Tampoco resulta convincente que esta violación a la privacidad sea una manera saludable de dar un supuesto “debate sobre clases sociales”. Es difícil ver de qué manera la violación a la intimidad en este caso es indispensable a la mejora de la vida democrática de nuestro país. Por el contrario, lo que parecería estar pasando es que la publicación de un audio “desopilante”, “viralizable” y —sobre todo— privado, habilitó al desesperado desfile de opiniones sobre “la cheta de Nordelta”. Si este es el nivel de debate sobre clases sociales que justifica la violación de un derecho constitucional, quizá el debate pendiente sea sobre la calidad de nuestras discusiones.
Tal vez el episodio no hubiera sido tan grave de haber quedado en el “qué”, pero rápidamente la atención viró hacia el “quién”. Desesperados por exquisitos clics, retuits y likes, hordas de aspirantes a Sherlock Holmes se volcaron a desenmascarar la identidad de la vecina enojada. No tomó más que un día para que el supuesto nombre y apellido de la vecina comenzara a circular, tanto por redes sociales como en los medios que se hicieron eco de ellas.
En la jerga de internet a esto se le llama “doxing” (de “docs” o “documents”), esto es, a la publicación en internet de información sensible de personas que no necesariamente son de interés público. Se hace para amedrentar, humillar, amenazar, intimidar o castigar a quien se está identificando. Pero incluso cuando parecería dársele buen uso —como cuando la actriz Jennifer Lawrence llamó a identificar públicamente a los participantes de una marcha de ultraderecha — el “doxing” no es forma de hacer justicia.

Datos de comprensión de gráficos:

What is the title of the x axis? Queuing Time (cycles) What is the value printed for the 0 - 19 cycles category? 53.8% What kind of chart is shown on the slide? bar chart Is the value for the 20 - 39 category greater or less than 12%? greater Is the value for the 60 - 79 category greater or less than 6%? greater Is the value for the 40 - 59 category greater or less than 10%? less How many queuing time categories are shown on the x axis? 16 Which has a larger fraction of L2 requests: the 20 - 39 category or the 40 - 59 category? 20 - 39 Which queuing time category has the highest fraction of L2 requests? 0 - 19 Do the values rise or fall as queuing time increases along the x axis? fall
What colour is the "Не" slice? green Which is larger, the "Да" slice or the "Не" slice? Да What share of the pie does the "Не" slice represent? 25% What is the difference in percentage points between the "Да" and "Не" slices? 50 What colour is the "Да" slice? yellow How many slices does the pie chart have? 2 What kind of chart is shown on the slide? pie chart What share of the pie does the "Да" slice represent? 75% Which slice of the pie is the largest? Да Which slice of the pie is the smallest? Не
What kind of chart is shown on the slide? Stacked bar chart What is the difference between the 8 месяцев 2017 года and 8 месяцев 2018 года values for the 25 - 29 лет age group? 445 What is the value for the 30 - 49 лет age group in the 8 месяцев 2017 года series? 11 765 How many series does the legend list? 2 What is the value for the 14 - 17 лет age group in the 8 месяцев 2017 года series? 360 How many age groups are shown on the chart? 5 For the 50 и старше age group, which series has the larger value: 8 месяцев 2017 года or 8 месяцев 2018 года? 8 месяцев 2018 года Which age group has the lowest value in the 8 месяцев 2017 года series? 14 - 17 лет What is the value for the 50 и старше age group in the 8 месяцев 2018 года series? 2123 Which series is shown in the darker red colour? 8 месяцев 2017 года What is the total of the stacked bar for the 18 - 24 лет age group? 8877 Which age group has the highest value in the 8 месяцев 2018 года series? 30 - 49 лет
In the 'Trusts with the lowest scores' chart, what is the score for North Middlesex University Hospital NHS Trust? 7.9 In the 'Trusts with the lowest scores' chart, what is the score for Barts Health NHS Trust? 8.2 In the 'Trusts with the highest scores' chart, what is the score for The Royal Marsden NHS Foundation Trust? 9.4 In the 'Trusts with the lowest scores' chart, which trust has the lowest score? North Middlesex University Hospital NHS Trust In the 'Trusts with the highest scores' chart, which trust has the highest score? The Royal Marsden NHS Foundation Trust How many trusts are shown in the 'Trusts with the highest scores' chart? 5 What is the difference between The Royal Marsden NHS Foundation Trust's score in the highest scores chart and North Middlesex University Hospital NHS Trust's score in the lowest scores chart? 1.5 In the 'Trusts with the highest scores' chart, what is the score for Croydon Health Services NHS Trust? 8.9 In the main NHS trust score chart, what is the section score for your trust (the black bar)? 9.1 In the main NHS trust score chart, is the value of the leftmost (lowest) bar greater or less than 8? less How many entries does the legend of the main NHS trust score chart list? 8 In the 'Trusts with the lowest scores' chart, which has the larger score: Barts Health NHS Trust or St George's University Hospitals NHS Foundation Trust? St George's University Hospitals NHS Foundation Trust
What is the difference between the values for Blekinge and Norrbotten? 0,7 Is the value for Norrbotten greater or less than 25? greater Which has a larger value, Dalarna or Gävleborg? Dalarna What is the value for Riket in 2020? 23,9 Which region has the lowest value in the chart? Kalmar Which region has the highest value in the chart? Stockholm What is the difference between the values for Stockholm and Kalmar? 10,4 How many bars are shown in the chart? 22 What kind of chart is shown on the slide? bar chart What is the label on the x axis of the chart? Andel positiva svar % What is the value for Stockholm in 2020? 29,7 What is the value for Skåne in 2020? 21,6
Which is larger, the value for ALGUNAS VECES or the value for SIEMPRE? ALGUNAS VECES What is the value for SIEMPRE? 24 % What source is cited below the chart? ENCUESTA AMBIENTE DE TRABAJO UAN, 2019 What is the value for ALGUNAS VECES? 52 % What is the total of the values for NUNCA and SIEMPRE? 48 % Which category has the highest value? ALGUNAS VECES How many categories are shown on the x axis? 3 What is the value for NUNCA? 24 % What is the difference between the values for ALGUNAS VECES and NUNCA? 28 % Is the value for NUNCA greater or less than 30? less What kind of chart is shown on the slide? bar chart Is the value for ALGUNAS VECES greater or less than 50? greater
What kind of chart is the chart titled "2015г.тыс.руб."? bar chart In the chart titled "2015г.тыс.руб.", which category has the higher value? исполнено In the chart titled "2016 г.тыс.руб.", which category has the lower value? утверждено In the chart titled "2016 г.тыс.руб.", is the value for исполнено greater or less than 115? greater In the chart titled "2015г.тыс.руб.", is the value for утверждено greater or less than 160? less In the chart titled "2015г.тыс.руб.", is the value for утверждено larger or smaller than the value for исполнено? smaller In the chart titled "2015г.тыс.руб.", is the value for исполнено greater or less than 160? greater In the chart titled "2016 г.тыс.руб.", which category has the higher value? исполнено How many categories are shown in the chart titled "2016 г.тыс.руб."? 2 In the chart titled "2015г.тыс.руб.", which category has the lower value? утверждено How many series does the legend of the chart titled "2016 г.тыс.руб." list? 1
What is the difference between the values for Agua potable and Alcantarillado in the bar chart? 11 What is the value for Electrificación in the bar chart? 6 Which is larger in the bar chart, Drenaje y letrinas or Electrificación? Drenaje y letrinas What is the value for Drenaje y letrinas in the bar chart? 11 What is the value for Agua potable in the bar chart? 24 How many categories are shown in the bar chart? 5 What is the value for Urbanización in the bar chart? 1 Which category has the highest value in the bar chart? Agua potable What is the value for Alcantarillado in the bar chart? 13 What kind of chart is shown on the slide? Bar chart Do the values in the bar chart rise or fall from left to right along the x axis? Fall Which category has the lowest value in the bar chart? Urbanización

**ACTIVIDAD:** Anota todos los verbos que el fragmento seleccionado emplea para indicar con qué fin se practica el "doxing".

**RESPUESTA:** Amedrentar, humillar, amenazar, intimidar y castigar.